### REQUISITOS DO PROBLEMA
Na entrevista com Philippe, em que ele diz que se transformou a censura que antes era federal?

Philippe, que concedeu entrevista ao Sesc Birigui, falou sobre fazer rock na época do regime ditatorial brasileiro e nos dias atuais, além de discorrer sobre as posturas políticas e comportamentais na atualidade, o poder da música, entre outros temas. Confira:
Nos anos 1980, época em que surgiu a Plebe Rude, ainda havia a censura da ditadura militar. Atualmente, há quem diga que exista uma censura que parte das próprias pessoas, vinda do tradicionalismo, da intolerância, ou, de uma forma mais ampla, das relações que envolvem interesses financeiros ou políticos. O que você acha disso? E o quanto esses tipos de censura prejudicaram e prejudicam o rock?
Realmente, são duas eras diferentes, mas recentemente até que os extremos das duas eras começaram a se encontrar. O que antes era censura federal agora é censura moral de uma silenciosa maioria que se esconde atrás das redes sociais, onde todo imbecil tem uma opinião. O inimigo era mais nítido naquela época, quando apanhávamos da polícia e mandávamos as músicas para a censura. Agora o linchamento é em praça pública quando algo sai da norma das redes sociais. Claro que tem exageros e, sim, tem que denunciar, mas no geral é preconceito e intolerância. No nosso caso, sempre usamos a música para denunciar, então não é nada novo para a gente. Mas para quem nunca teve uma voz e sempre algumas ideias equivocadas, a internet é a perfeita plataforma para espalhar esse ódio. É uma pena que uma ferramenta tão poderosa é usada para disseminar notícias falsas e ideias preconceituosas. O que torna a nossa missão inconsciente de usar o espaço que a Plebe tem na mídia de maneira responsável mais urgente ainda. E o triste é que as nossas denúncias e críticas/comentários sociais não envelhecem nunca. A maioria das letras poderiam ter sido escritas ontem. Como artista, me sinto feliz com a relevância das letras, da obra, mas como cidadão e pai, fico aflito com a constatação de que realmente nada mudou nesse país.

### EXTRATO DOS DADOS
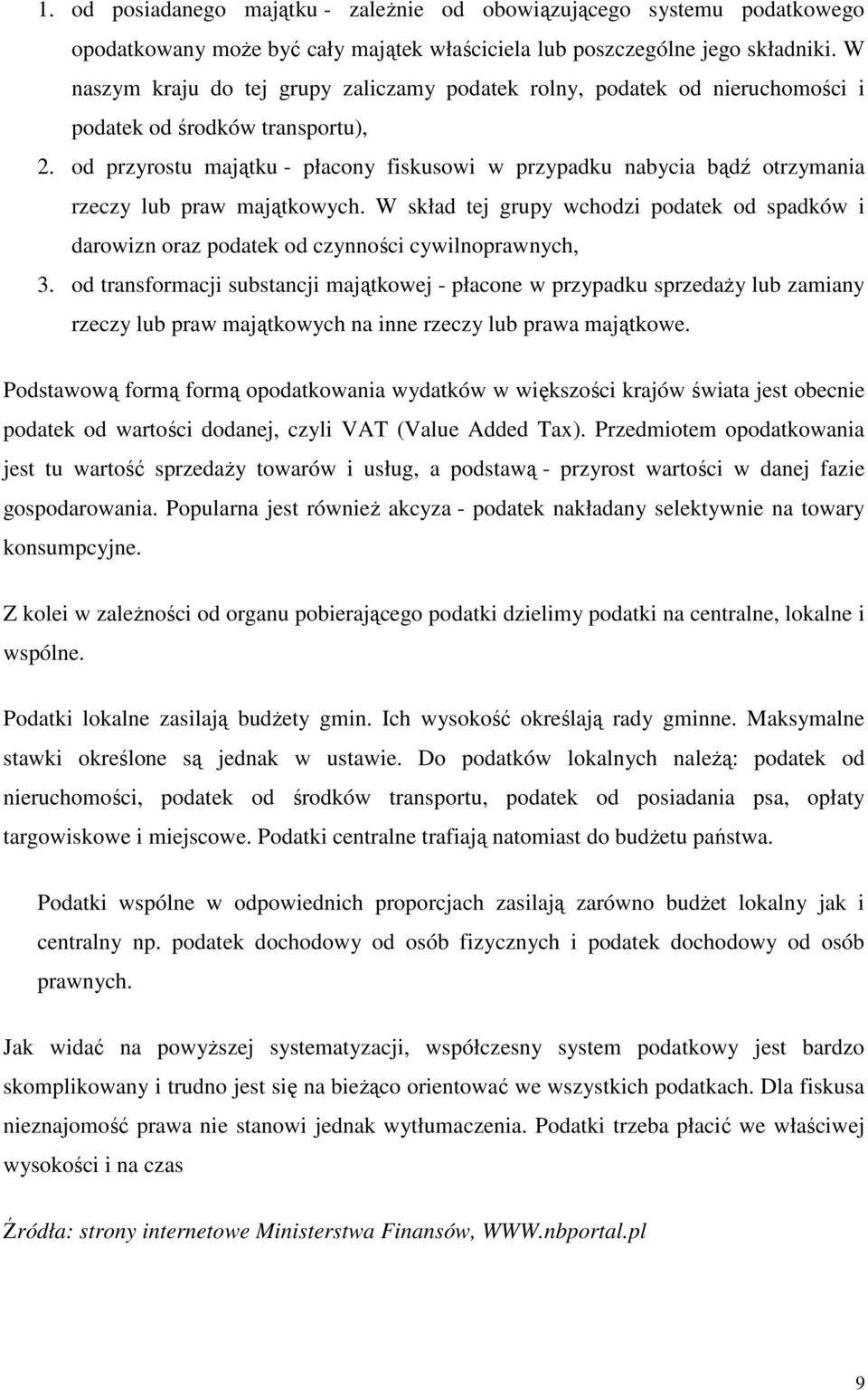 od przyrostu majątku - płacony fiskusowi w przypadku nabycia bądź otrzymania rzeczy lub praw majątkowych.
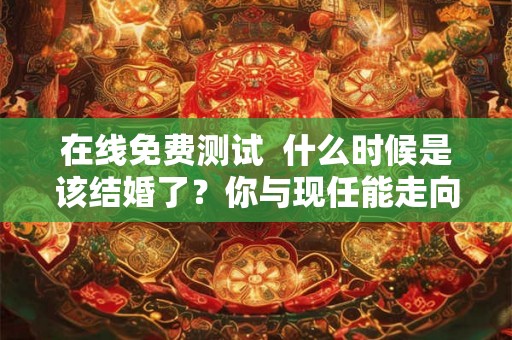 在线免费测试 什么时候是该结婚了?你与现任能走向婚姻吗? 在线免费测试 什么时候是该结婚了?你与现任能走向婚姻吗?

--

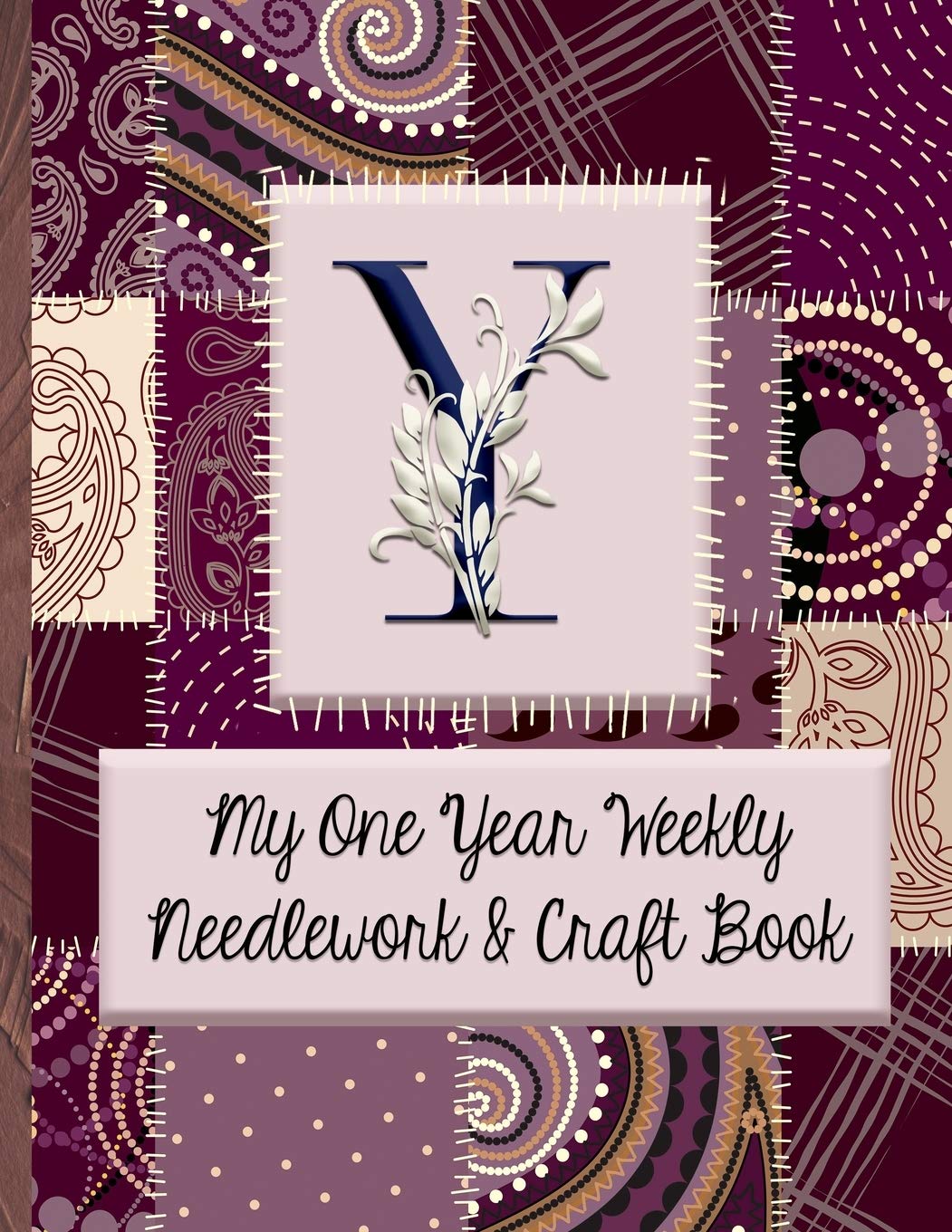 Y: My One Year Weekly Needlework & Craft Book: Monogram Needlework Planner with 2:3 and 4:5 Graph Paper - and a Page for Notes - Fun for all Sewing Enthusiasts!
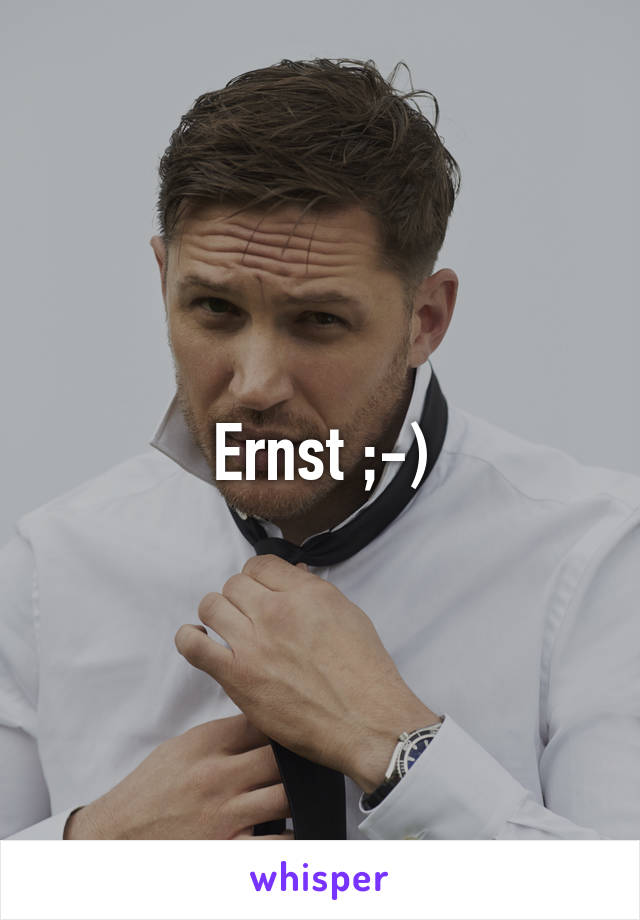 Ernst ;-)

### SOLUÇÃO DO PROBLEMA
Em censura moral de uma silenciosa maioria que se esconde atrás das redes sociais.